Satan’s Slaves: Communion
by Hope Madden
In what may be Joko Anwar’s most assured and consistently spooky effort, Satan’s Slaves: Communion evokes effective, building horror.
Building, like a towering apartment building. It’s not an image you expect to find in horror, but it has been used to fantastic effect a number of times. Obviously, Rosemary’s Baby and The Sentinel delivered urban terror via creepy architecture.
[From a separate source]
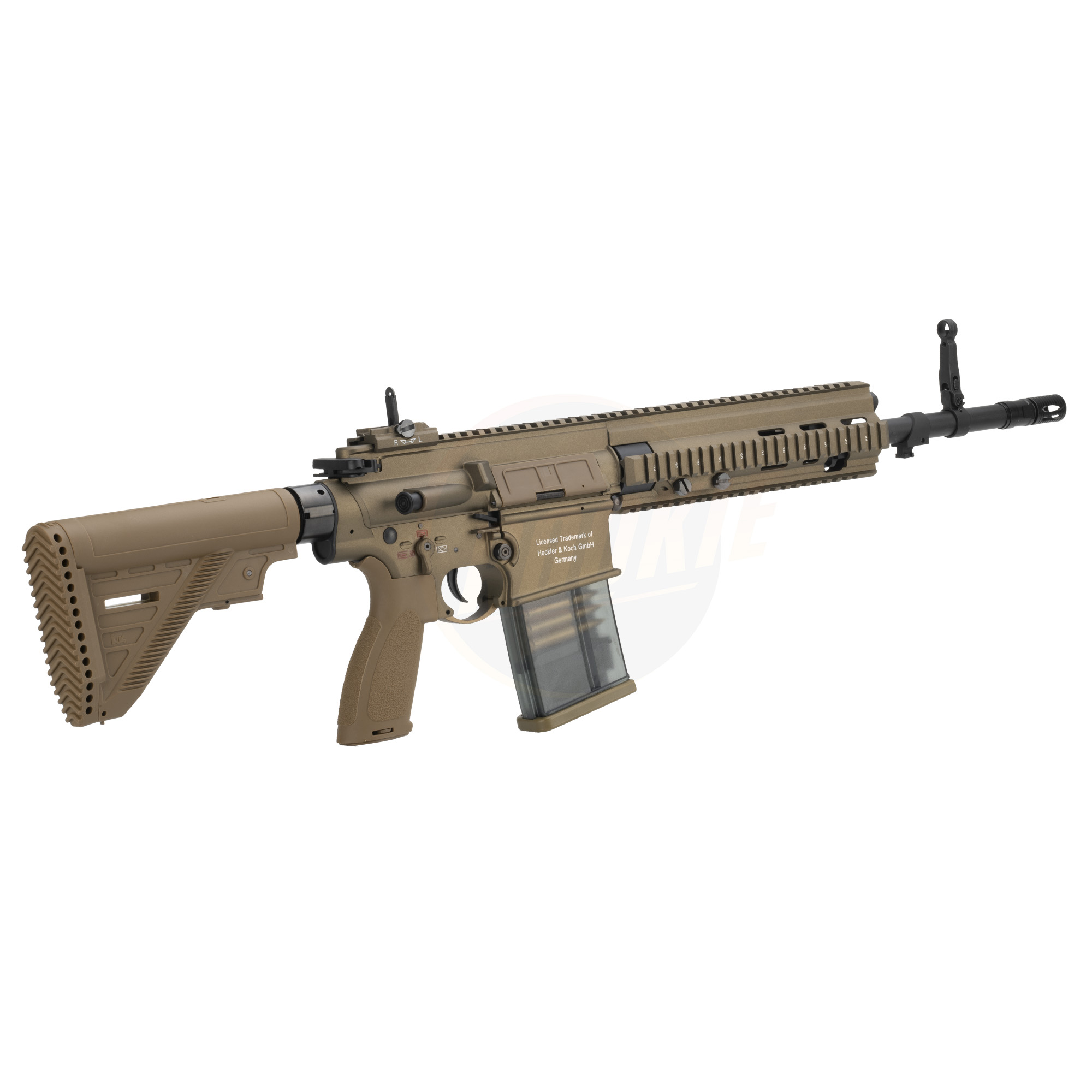 E&C 202 S2 HK417 A2 AEG - 10" Handguard / 16" Barrel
More recently, Rec and the action classic The Raid took advantage of layer upon layer of floors and doors for bloody mayhem.
Anwar blends the supernatural of the earlier films and the pandemonium of the latter with the looming presence of the structure itself, a bit like what you’ll find in Eskil Vogt’s The Innocents and Ciaran Foy’s 2012 horror, Citadel.
The mish-mash works wonders to conjure a dark, dreary, dangerous trap with supernatural evil waiting down every hall. And don’t even look in the laundry chute.
A sequel to his 2017 Satan’s Slaves (itself a riff on Norman J. Warren’s ’76 cult horror Satan’s Slave), Communion picks up in 1985, just a few years since Rini (Anwar favorite Tara Basro) and her brothers Toni (Endy Arfian) and Bondi (Nasar Annuz) lost their mother and little brother to something very sinister. Their dad moved them to this building in Jakarta, and as long as they can survive the big storm that’s coming, Rini will finally leave the nest and pursue her education.
Sure. Just don’t take the elevator.
The first Indonesian film to be shot in IMAX, Satan’s Slaves: Communion looks as grimy and shadowy as any Anwar film – as it should. He uses shadows and distance, cramped spaces and lighting to set a stage that unnerves. Both sound design and practical FX complete that picture. Yes, the ideas and even some images are pulled from other films, but the final concoction is utterly Anwar.